*Metin Bölümü*

______________________________

Salgınının önlenebilmesi için kalabalıklara girilmemesi, çarşı – pazarların, AVM’lerin kapanması şart. Baştan beri bu konuyu dillendiren çok oldu ama iktidar direndikçe direndi. Sonunda sınırlı kapanma ilan edip esnafa cüzi yardımda bulunuldu ama kaynak olmadığı için tatmin edici değildi. Çünkü bu işler için ayrılan İhtiyat Akçesi çoktan başka yerlere uçurulmuştu. Dolayısıyla salgın dozunu arttırınca yine sembolik destekler geldi, esnaf perişan, vatandaş tedirgin. Almanya ve Kanada örneklerini, kaynağından aldığım bilgilerle daha önce yazmıştım. Oralarda iş yerleri kapalı olsa da devlet yardımı ile çözüm bulunuyor. “Ak akçe kara gün içindir” atasözü bize ait olsa da uygulamasını onlar yapıyor. Bu durumu hiç sorguladın mı?

______________________________

*Verilen Kayıtlar*
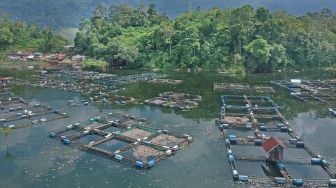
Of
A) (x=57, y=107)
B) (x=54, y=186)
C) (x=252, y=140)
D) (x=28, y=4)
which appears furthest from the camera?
(x=28, y=4)

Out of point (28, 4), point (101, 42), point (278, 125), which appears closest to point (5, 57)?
point (101, 42)

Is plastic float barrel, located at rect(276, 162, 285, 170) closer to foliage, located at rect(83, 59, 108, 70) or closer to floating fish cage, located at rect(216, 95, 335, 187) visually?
floating fish cage, located at rect(216, 95, 335, 187)

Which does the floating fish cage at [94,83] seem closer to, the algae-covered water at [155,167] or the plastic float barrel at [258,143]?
the algae-covered water at [155,167]

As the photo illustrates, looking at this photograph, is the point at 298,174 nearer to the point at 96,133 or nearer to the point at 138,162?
the point at 138,162

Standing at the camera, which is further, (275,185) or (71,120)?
(71,120)

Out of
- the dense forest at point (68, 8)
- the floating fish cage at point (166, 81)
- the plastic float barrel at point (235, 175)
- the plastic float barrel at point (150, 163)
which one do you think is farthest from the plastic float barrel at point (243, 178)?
the dense forest at point (68, 8)

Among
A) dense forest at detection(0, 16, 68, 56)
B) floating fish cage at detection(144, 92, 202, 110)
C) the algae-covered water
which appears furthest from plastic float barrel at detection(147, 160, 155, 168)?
dense forest at detection(0, 16, 68, 56)

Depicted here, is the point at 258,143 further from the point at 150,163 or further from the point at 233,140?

______________________________

*Görev Kümesi*
a) Salgın ve esnaf desteğini konu alan metne göre aşağıdaki soruları cevaplayınız.
(i) Salgının önlenebilmesi için hangi yerlerin kapanması şart görülmektedir?
(ii) Esnafa yapılan cüzi yardım hangi sebeple tatmin edici bulunmamıştır?
(iii) Hangi iki ülkenin örnekleri daha önce yazılmıştır?
b) Salgın ve esnaf desteğini konu alan metinde "Salgınının önlenebilmesi için" sözleriyle başlayıp "hiç sorguladın mı?" sözlerine kadar süren bölümü hiç değiştirmeden yineleyiniz.

*Cevap Anahtarı*
a)
(i) Çarşı ve pazarların, AVM'lerin kapanması şart görülmektedir.
(ii) Kaynak olmadığı için tatmin edici bulunmamıştır.
(iii) Almanya ve Kanada'nın örnekleri daha önce yazılmıştır.

b)
Salgınının önlenebilmesi için kalabalıklara girilmemesi, çarşı – pazarların, AVM’lerin kapanması şart. Baştan beri bu konuyu dillendiren çok oldu ama iktidar direndikçe direndi. Sonunda sınırlı kapanma ilan edip esnafa cüzi yardımda bulunuldu ama kaynak olmadığı için tatmin edici değildi. Çünkü bu işler için ayrılan İhtiyat Akçesi çoktan başka yerlere uçurulmuştu. Dolayısıyla salgın dozunu arttırınca yine sembolik destekler geldi, esnaf perişan, vatandaş tedirgin. Almanya ve Kanada örneklerini, kaynağından aldığım bilgilerle daha önce yazmıştım. Oralarda iş yerleri kapalı olsa da devlet yardımı ile çözüm bulunuyor. “Ak akçe kara gün içindir” atasözü bize ait olsa da uygulamasını onlar yapıyor. Bu durumu hiç sorguladın mı?